Hospitals Cut Costs by Getting Doctors to Stick to Guidelines
September 25, 2014
Health care costs are already high -- and unnecessary procedures only add to the strain placed on hospitals and consumers alike. Many procedures get overused due to doctors' personal preferences, institutional customs, pressure from patients and doctors' desire to avoid getting sued. Yet sticking to the guidelines produced by professional societies such as the American Heart Association enabled a Delaware-based hospital group Christiana Care to cut its daily costs by 70 percent without harming patient care.
The improvements seen in Delaware follow the American Board of Internal Medicine Foundation's "Choosing Wisely" campaign, which looks to cut clinical waste by decreasing the overuse of overkill procedures for everyday ailments.
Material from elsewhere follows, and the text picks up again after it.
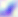
Summary:
  - Identification: Toxoplasma gondii
  - Modality: photomicrograph
  - Magnification: 400x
Examples of these procedures include the overuse of cardiac telemetry, MRIs for lower back pains, and imaging scans for uncomplicated headaches.
By sticking to the American Heart Association's guidelines for cardiac telemetry usage, Christiana Care:
- Cut the mean daily number of non-ICU patients monitored with telemetry by 70 percent,
- Cut the mean daily cost of delivering non-ICU telemetry by 70 percent, and
- Maintained the same level of patient care as before the movement, keeping mortality rates and "code blue" emergency calls stable.
The big difference for many doctors in the "Choosing Wisely" campaign is that the decisions are made by doctors, not administrators. "I think it's becoming increasingly accepted," said Dr. Marc Larochelle, a physician who helped implement a similar overhaul on blood tests at Johns Hopkins Bayview Medical Center in Baltimore. Encouraging doctors to consider costs is better than "having nonmedical folks try to figure that out and push down from above changes that make less sense."